• **Exercise requirements**
**a.** In the soda pop article below, what percentage of High Fructose Corn Syrup is fructose?
**b.** Please repeat the soda pop article below, starting with "I can go on" and going on through "troubling America today.".
**c.** Carry the soda pop article below on from its final sentence.

My Love/Hate Relationship with Soda Pop

Understatement
By Andrew Davidson
on March 28, 2010

I must have been sleeping when Mayor Nutter proposed a 2¢ tax per ounce of soda sold in Philadelphia for 2010. Now, this hasn't passed yet, but it might (and I imagine at half the rate), and I applaud his efforts. I, like many Americans, am dutifully addicted to soda. With a potential new local tax on my #1 addiction, what will be my new cost?

It's all about the Sweetener

I can go on about how Princeton University recently released the news that High Fructose Corn Syrup (HFCS), America's #1 sweetener, is linked directly to increased obesity, even over a similar diet with regular sugar. It turns out that while plain sugar is 50 percent fructose and 50 percent glucose, and High Fructose Corn Syrup is 55 percent fructose and 42 percent glucose. This tiny molecular difference made all the subjects (OK, rats) in this test gain more weight and keep it on. We may have discovered the culprit to the recent obesity epidemic troubling America today.

It's all about the Diet-Sweetener

Ok, so avoid High Fructose Corn Syrup by getting a diet fountain soda, those don't sweeten with High Fructose Corn Syrup, they use (surprise!) saccharin, the proven cancer-causing sweetener. Unfortunately, aspartame doesn't work in concentrate form, it seems. Before you grab your Big Gulp Cup, I'd read this abstract to discover that half of all soda fountains are tainted with feces. Yuk!

It's all about the Packaging

I prefer glass and cans over plastic bottles because they are infinitely recyclable. There is no end life to the aluminum can you hold in your hand - it can and will be recycled a million times if you allow it. Same goes with glass bottles. Plastic recycling is never recycled back into similar edible containers, usually other plastic uses (tires, clothing), and rarely again for edible purposes. While cheap, light and strong, the never-really-gone and rarely-recycled plastic is a poor choice.

• **Given data**
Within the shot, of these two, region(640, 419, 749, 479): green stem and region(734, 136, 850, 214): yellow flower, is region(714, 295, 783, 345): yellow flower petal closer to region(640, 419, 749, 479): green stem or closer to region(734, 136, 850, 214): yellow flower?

• **Answers to the tasks**
**a.** 55 percent

**b.**
I can go on about how Princeton University recently released the news that High Fructose Corn Syrup (HFCS), America's #1 sweetener, is linked directly to increased obesity, even over a similar diet with regular sugar. It turns out that while plain sugar is 50 percent fructose and 50 percent glucose, and High Fructose Corn Syrup is 55 percent fructose and 42 percent glucose. This tiny molecular difference made all the subjects (OK, rats) in this test gain more weight and keep it on. We may have discovered the culprit to the recent obesity epidemic troubling America today.

**c.**
It's all about the Cost

Sure, McDonald's is offering cheap ($1) any-size sodas this summer, according to the WSJ If only I didn't do the math... Straight from a restaurant manager from Reddit, edited for clarity:

The 5 gallon boxes of syrup cost $40. At 5-1 mix ratio, we got 30 gallons (3840 ounces) of mixed soda from each. Each 22 ounce glass held about 13 ounces of soda after ice. This results in somewhere around 300 glasses of soda, at a cost of 13¢ per glass, which we sold for $2.29 each.

So retailers make big money from simple sugar-sweetened water. How does the corporate pusher benefit?

It's all about the Profit

According to Newsweek, who read “Belching Out The Devil” by British satirist and TV host Mark Thomas (emphasis mine):

The concentrate for 70 percent of Coca-Cola's 1.5 billion drinks served each day originates in the tax haven of Ireland, where enough concentrate for 50,000 Cokes costs $2.60—including labor. The concentrate's main ingredient? Caramel.

So, corporate Coca-Cola hides it's production in a tax haven. And it's unbelievably cheap, therefore unbelievably profitable. Another startling fact: Caramelization is the removal of water from a sugar. So Coca-Colas concentrate's main ingredient is sugar, which is then mixed with another sweetener, often cheaper than sugar, to reduce costs.

Feel like getting a glass of water from the tap, now?